As far as a physician saying I don't have enough background or experience to one day provide care as a primary care provider.... well, I say that is ridiculous. By the time I graduate, I will have the same educational background as any incoming med student because I will have completed gen chem2, organic chem, biochem, genetics, calculus, physics, and all associated labs. Most physicians, nurses, etc will not be aware that I have this background in addition to my RN requirements. After a few years I plan to continue to either a DNP or MD. In my honest opinion, I would make one hell of an MD. I hope to weave the best practices from my experiences to provide the best care I possibly can. DNP and nurse practitioner programs are different than the entry level ADN/BSN RN. These education programs teach their students to diagnose and perform as a primary care provider.

In closing, whether I earn my DNP or MD, do not insult my education. I have much of the same background in the sciences and I will have earned my Doctorate degree. Btw, I'm planning for MD due to the very limited function of DNPs in the specialty of interest.
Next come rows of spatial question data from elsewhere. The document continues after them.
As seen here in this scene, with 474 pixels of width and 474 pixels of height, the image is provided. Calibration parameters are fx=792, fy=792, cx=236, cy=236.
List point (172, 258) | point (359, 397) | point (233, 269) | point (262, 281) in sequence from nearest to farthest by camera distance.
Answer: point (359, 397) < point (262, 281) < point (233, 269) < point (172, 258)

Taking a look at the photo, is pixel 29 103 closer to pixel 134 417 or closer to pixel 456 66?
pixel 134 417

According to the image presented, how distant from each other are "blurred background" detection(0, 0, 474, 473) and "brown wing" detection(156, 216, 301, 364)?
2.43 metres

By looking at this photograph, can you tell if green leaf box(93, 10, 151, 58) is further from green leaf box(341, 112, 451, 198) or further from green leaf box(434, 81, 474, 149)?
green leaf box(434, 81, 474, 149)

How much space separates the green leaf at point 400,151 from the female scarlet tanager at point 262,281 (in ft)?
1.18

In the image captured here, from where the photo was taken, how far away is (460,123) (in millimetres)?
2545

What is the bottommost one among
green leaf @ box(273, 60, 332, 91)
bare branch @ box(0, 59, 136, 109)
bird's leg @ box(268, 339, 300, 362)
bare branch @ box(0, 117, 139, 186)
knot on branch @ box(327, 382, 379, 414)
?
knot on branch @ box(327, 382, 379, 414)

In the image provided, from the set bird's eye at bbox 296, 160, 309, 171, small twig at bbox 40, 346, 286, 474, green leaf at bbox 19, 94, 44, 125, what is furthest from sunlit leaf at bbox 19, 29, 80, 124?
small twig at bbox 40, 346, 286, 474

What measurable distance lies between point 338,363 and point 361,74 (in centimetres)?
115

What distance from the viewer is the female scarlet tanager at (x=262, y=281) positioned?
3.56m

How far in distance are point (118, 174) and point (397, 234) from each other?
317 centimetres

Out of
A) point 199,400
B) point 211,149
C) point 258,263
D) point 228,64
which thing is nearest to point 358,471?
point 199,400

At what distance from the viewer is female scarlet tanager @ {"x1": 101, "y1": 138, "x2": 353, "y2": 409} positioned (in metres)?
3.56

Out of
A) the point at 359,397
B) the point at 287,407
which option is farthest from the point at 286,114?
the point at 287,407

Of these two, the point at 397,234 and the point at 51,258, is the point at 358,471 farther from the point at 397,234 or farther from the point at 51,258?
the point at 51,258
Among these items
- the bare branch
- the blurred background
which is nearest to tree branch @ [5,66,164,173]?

O chem, biochem, genetics, calculus, and physics? Unless I am missing something this is not a typical courseload for most nursing students. If you individually took those courses to prep for med school that is great and it will help you no doubt in your career as a nurse. In all reality though this thread was dead back in 2012 and you just bumped it. If only there was a way to bury it before people start going medieval in here again...:eyebrow:
 
Frankly, I think the majority of you are self-glorified arseholes. My plan is to finish with DNP, which for the record will be a practicing diagnostic doctorate, and not a theoretical Ph.D. The success or capability of a DNP or MD is not a matter of program, hours, or clinical path alone. A lot of it has to do with an individual's intelligence and innate analytical ability. There are plenty of stupid MDs in America. Being a book worm, or able to study like no-one's bussiness does not somehow make you a God. I did 2 years of Bio, 2 years of Chem, 1 of Physics, finished Pre-Calculus, and had a near perfect SAT score in HIGH SCHOOL. Need I go into details of where I started college with my multiple AP courses? I also did my boyfriend's Med. School applications, which according to several interviews was his saving grace. He is now finishing his 3rd year, thanks, in part, to me. So why DNP and not MD? Because being an MD is not only considered one of the most stressful career choices, but because I will walk pretty in my Louboutin heels as an R.N. without the $250k in debt. And when my hospital pays for the post-graduate degrees, it sure makes it easy to save up and open my own clinic. Am I going to be a surgeon? No, but I don't need to cut anyone open. Am I going to make just as much money with a wellness and dermatology center? Oh you bet your dimes I will. A smart "doctor" doesn't need to waste half of their life paying for a white coat. Lets be honest, 90% of patients do not care what your title is as long as you are capable of performing the job.